Climate change, also known as global warming, poses significant challenges for the energy industry, according to a U.S. Department of Energy report out last Thursday. Everything from oil and gas exploration to all varieties of power generation to energy trading and risk management could see a shakeup as temperatures rise around the globe.
Global warming "poses a range of possible effects on the energy sector in the United States, including reduction of total U.S. heating requirements and increases to total U.S. cooling requirements," says the report. That's obvious, but the DOE document enumerates consequences to energy that might not have occurred to some.
"Changes are expected to vary by region and season, but since nearly all cooling is provided by electricity while heating is fueled by a variety of energy sources, such as natural gas and fuel oil, demands for electricity are likely to grow," DOE said. "Other effects on energy consumption are less clear primarily due to insufficient information available."
The report is titled "Effects of Climate Change on Energy Production and Use in the United States" and is the third in a series of 21 such assessments from the U.S. Climate Change Science Program (CCSP). The CCSP was established by President Bush in 2002 to integrate federal research on global environmental change in 13 federal agencies and to provide the nation with science-based knowledge to manage the risks and opportunities of change in the climate and related environmental systems.
"This report represents the first overview of impact vulnerabilities, opportunities, and adaptive response issues for the energy sector in the United States," said Thomas Wilbanks, the coordinating lead author of the report from DOE's Oak Ridge National Laboratory. "It is notable because unlike some other sectors of interest regarding climate change -- such as water, agriculture and human health -- the energy sector has not been the focus of climate impact discussions over the past decade."
Effects on energy production and supply include the possibility of severe storms and changes in water availability, in addition to the possible impacts of warming on energy exploration, production and transportation in Alaska, the report said. The report finds that climate change could mean increased exposure to severe weather events, especially in storm-prone coastal areas. Reduced snowfall in mountain areas in the West would mean reduced water supplies for hydroelectric power, and changes in precipitation patterns could also have implications for thermal power plant cooling.
Because air and water are used to cool thermoelectric power plants, the report finds that warming of the atmosphere and water in rivers used to cool power plants could increase cooling demands and might reduce overall thermoelectric power plant efficiencies. Sea-level rise could have long-term effects on the siting of power plants along the coast. Possible effects of climate change on renewable energy alternatives such as solar energy, wind energy and bioenergy are of great interest, but current knowledge did not support conclusions at this time, according to the report.

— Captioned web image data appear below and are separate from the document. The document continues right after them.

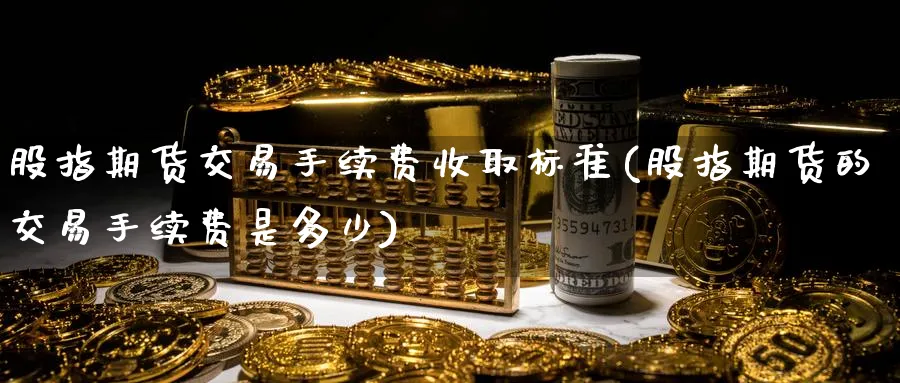 股指期货交易手续费收取标准(股指期货的交易手续费是多少) (https://www.ynbygsw.com/) 原油期货 第1张
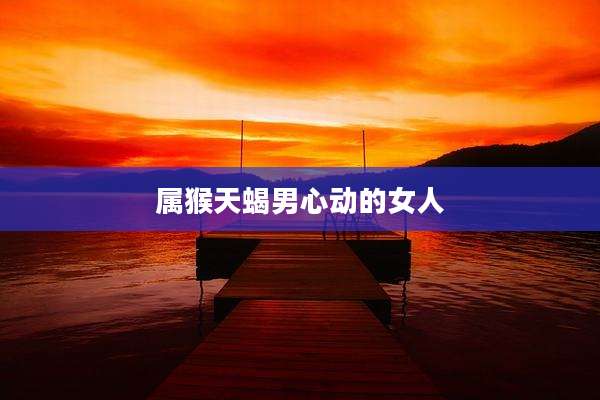 属猴天蝎男心动的女人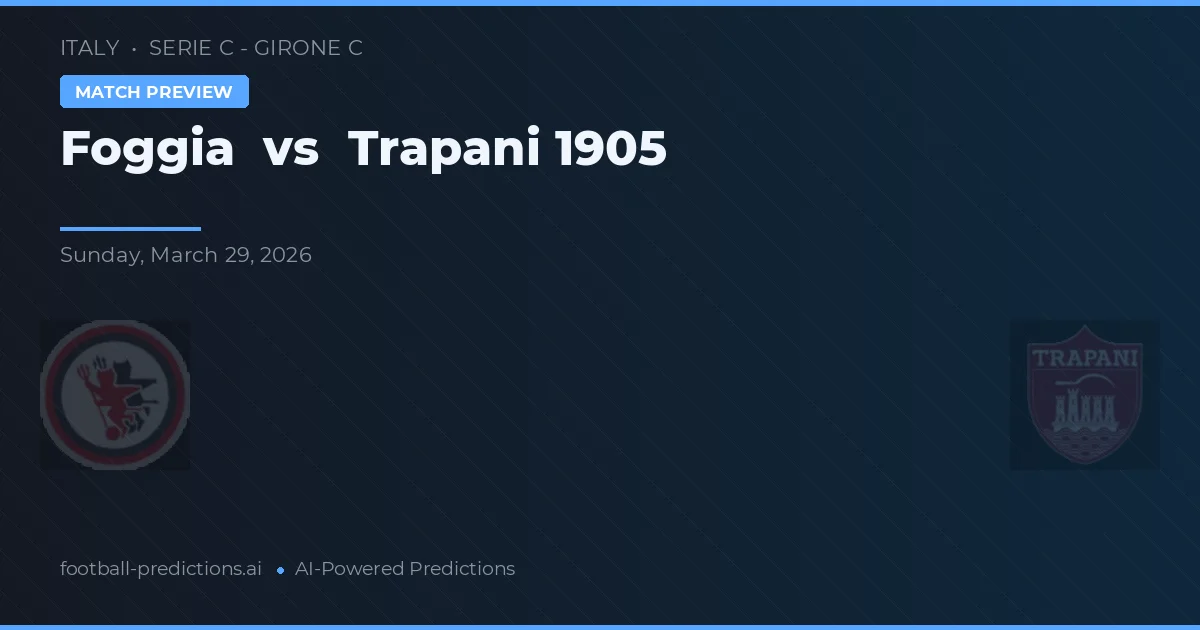 ฟ็อกเซีย พบ ทราปานี 1905 — ทำนายผลและพรีวิวการแข่งขัน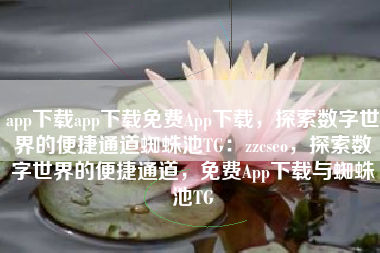 app下载app下载免费App下载，探索数字世界的便捷通道蜘蛛池TG：zzcseo，探索数字世界的便捷通道，免费App下载与蜘蛛池TG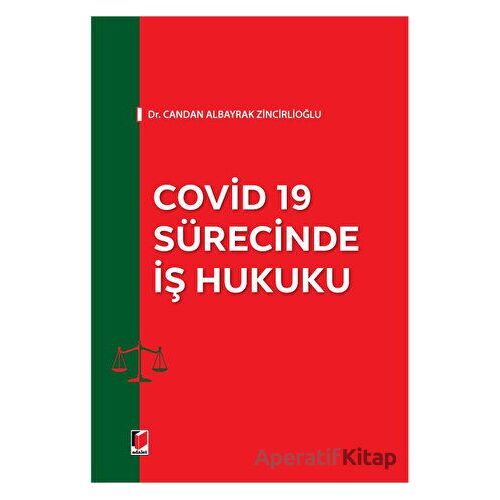 Covid 19 Sürecinde İş Hukuku - Candan Albayrak Zincirlioğlu - Adalet Yayınevi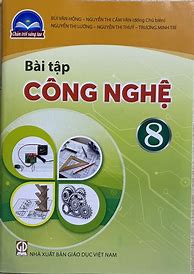 Công Nghệ 8 Chân Trời Sáng Tạo Bài 2 Luyện Tập Chung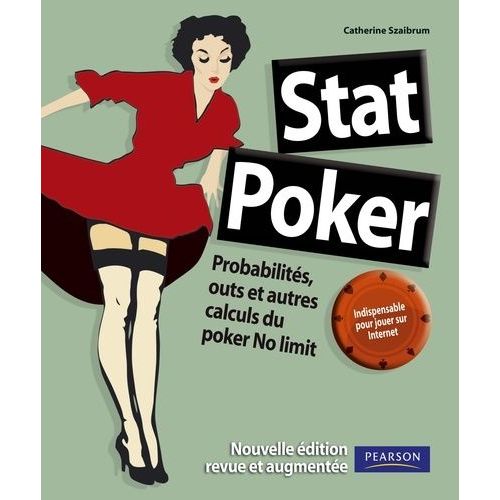Stat Poker - Probabilités, Outs Et Autres Calculs Du Poker No Limit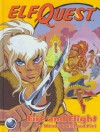 Elfquest Book #01: Fire and Flight - Wendy Pini, Richard Pini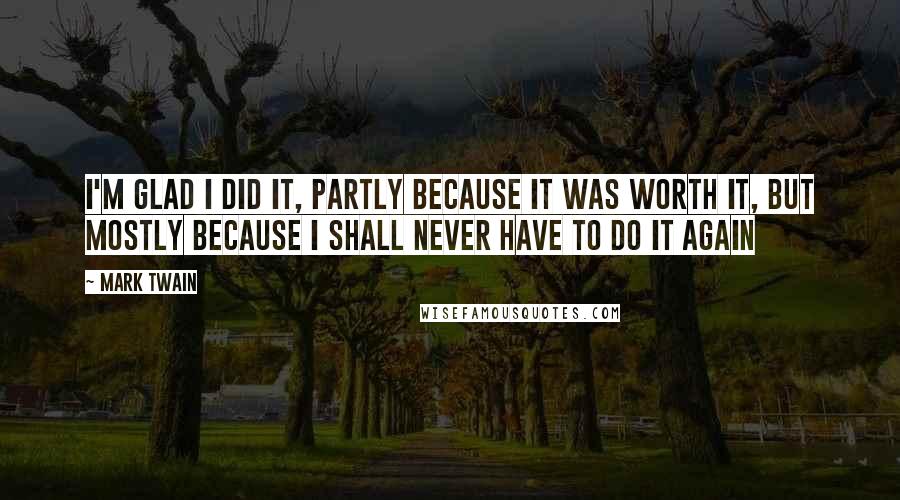 Mark Twain Quotes: I'm glad I did it, partly because it was worth it, but mostly because I shall never have to do it again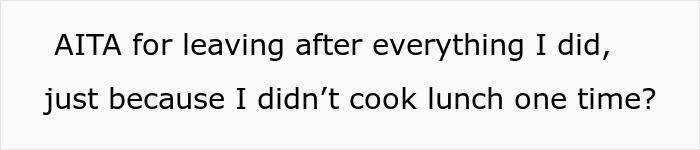 Lady Handles Chores For BIL And Nephews After Sis' Passing, Asked To Leave For Skipping A Meal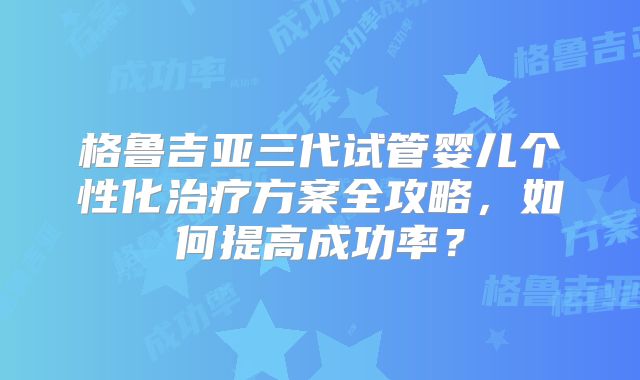 格鲁吉亚三代试管婴儿个性化治疗方案全攻略，如何提高成功率？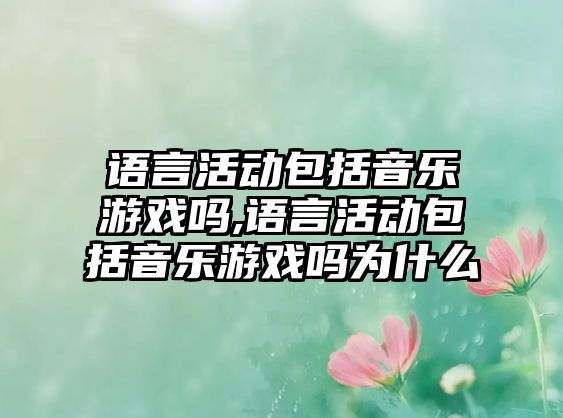 語言活動包括音樂游戲嗎,語言活動包括音樂游戲嗎為什么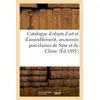 Image de Catalogue d'objets d'art et d'ameublement, anciennes porcelaines de Saxe et de Chine Pendules, terre cuite, meubles anciens et de style - Charles Mannheim - Hachette Bnf - broché - Livre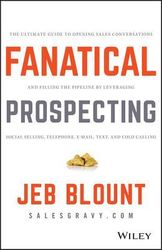 Fanatical Prospecting: The Ultimate Guide to Opening Sales Conversations and Filling the Pipeline by Leveraging Social S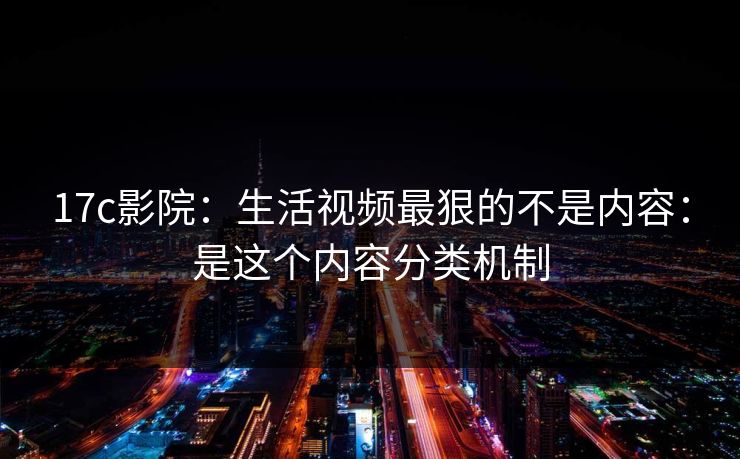 17c影院：生活视频最狠的不是内容：是这个内容分类机制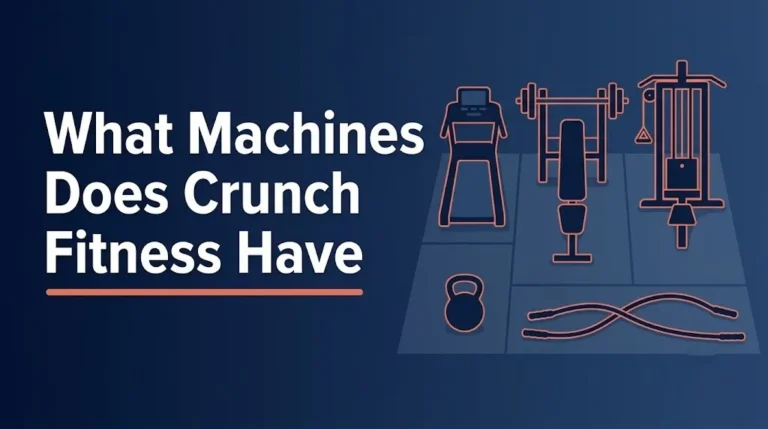 Crunch Fitness Machines: Full Equipment Guide for 2026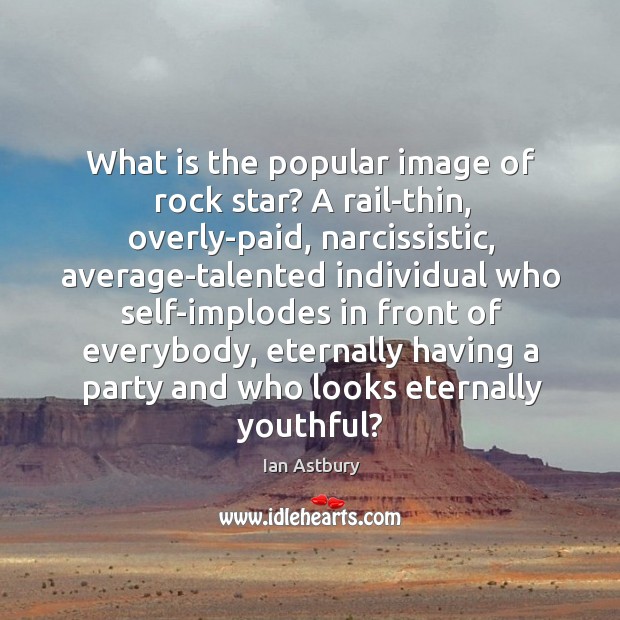What is the popular image of rock star? A rail-thin, overly-paid, narcissistic, Ian Astbury Picture Quote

Research data available varies on possible indirect effects of climate change on energy production and use, but the report indicates that climate change could affect risk management strategies in the investment behavior of some energy institutions. It is also likely to have effects on energy resource and technology choices and research and development investments. Other possible indirect effects on the U.S. energy system include energy prices, depending considerably on progress toward advanced energy technologies, and effects on other countries that are linked to the U.S. energy system.
The authors of the report note that the energy sector is vulnerable to stresses from climate change that if identified early enough, could likely be addressed by adaptation strategies that will reduce eventual costs to consumers and to energy institutions.
The report was authored by staff from several DOE national laboratories, nongovernmental organizations, consulting firms, state and local governments and the academic research community. The report was subject to a number of reviews by technical experts and public comment period, and final reviews by federal agencies of the CCSP Interagency Committee and the National Science and Technology Council.